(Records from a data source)
===============

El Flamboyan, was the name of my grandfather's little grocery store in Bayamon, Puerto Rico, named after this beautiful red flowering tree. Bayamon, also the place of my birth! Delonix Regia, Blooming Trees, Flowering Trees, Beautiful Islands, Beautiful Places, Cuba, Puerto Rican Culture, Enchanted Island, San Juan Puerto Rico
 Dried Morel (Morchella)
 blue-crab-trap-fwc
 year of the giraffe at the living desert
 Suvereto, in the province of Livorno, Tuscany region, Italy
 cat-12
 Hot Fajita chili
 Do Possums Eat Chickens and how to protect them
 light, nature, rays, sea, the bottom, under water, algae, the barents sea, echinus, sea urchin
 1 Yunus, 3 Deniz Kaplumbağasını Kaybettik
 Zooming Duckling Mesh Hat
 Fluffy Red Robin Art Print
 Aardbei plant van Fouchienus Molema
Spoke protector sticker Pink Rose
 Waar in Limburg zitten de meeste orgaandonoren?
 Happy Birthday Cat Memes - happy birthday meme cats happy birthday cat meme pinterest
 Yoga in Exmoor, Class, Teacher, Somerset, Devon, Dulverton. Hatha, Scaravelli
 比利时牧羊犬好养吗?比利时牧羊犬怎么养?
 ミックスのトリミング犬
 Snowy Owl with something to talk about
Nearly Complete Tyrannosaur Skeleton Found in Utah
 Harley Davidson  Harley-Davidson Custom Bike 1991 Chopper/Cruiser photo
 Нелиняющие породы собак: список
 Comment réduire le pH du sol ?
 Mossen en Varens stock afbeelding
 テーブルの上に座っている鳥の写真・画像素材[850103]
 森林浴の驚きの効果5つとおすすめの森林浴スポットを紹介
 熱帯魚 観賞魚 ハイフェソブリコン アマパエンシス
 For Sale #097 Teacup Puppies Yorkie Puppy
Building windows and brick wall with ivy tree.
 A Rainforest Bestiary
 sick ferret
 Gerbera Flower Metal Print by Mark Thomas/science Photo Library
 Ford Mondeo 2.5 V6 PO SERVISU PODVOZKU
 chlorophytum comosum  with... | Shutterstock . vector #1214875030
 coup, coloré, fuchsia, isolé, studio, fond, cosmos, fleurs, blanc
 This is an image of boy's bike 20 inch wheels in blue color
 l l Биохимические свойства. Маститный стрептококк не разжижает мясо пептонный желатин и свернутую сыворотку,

===============

*TASK OBJECTIVE*: Every record must be set down again exactly.

*RESPONSE FOR THIS EXERCISE*:
El Flamboyan, was the name of my grandfather's little grocery store in Bayamon, Puerto Rico, named after this beautiful red flowering tree. Bayamon, also the place of my birth! Delonix Regia, Blooming Trees, Flowering Trees, Beautiful Islands, Beautiful Places, Cuba, Puerto Rican Culture, Enchanted Island, San Juan Puerto Rico
 Dried Morel (Morchella)
 blue-crab-trap-fwc
 year of the giraffe at the living desert
 Suvereto, in the province of Livorno, Tuscany region, Italy
 cat-12
 Hot Fajita chili
 Do Possums Eat Chickens and how to protect them
 light, nature, rays, sea, the bottom, under water, algae, the barents sea, echinus, sea urchin
 1 Yunus, 3 Deniz Kaplumbağasını Kaybettik
 Zooming Duckling Mesh Hat
 Fluffy Red Robin Art Print
 Aardbei plant van Fouchienus Molema
Spoke protector sticker Pink Rose
 Waar in Limburg zitten de meeste orgaandonoren?
 Happy Birthday Cat Memes - happy birthday meme cats happy birthday cat meme pinterest
 Yoga in Exmoor, Class, Teacher, Somerset, Devon, Dulverton. Hatha, Scaravelli
 比利时牧羊犬好养吗?比利时牧羊犬怎么养?
 ミックスのトリミング犬
 Snowy Owl with something to talk about
Nearly Complete Tyrannosaur Skeleton Found in Utah
 Harley Davidson  Harley-Davidson Custom Bike 1991 Chopper/Cruiser photo
 Нелиняющие породы собак: список
 Comment réduire le pH du sol ?
 Mossen en Varens stock afbeelding
 テーブルの上に座っている鳥の写真・画像素材[850103]
 森林浴の驚きの効果5つとおすすめの森林浴スポットを紹介
 熱帯魚 観賞魚 ハイフェソブリコン アマパエンシス
 For Sale #097 Teacup Puppies Yorkie Puppy
Building windows and brick wall with ivy tree.
 A Rainforest Bestiary
 sick ferret
 Gerbera Flower Metal Print by Mark Thomas/science Photo Library
 Ford Mondeo 2.5 V6 PO SERVISU PODVOZKU
 chlorophytum comosum  with... | Shutterstock . vector #1214875030
 coup, coloré, fuchsia, isolé, studio, fond, cosmos, fleurs, blanc
 This is an image of boy's bike 20 inch wheels in blue color
 l l Биохимические свойства. Маститный стрептококк не разжижает мясо пептонный желатин и свернутую сыворотку,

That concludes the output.